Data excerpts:
--*--

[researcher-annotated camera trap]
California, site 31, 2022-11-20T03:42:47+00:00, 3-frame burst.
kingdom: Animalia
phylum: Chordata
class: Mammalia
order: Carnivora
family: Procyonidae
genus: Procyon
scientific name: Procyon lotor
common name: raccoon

--*--

What is needed:
Each record is to be transcribed exactly and in full.

Problem solution:
[researcher-annotated camera trap]
California, site 31, 2022-11-20T03:42:47+00:00, 3-frame burst.
kingdom: Animalia
phylum: Chordata
class: Mammalia
order: Carnivora
family: Procyonidae
genus: Procyon
scientific name: Procyon lotor
common name: raccoon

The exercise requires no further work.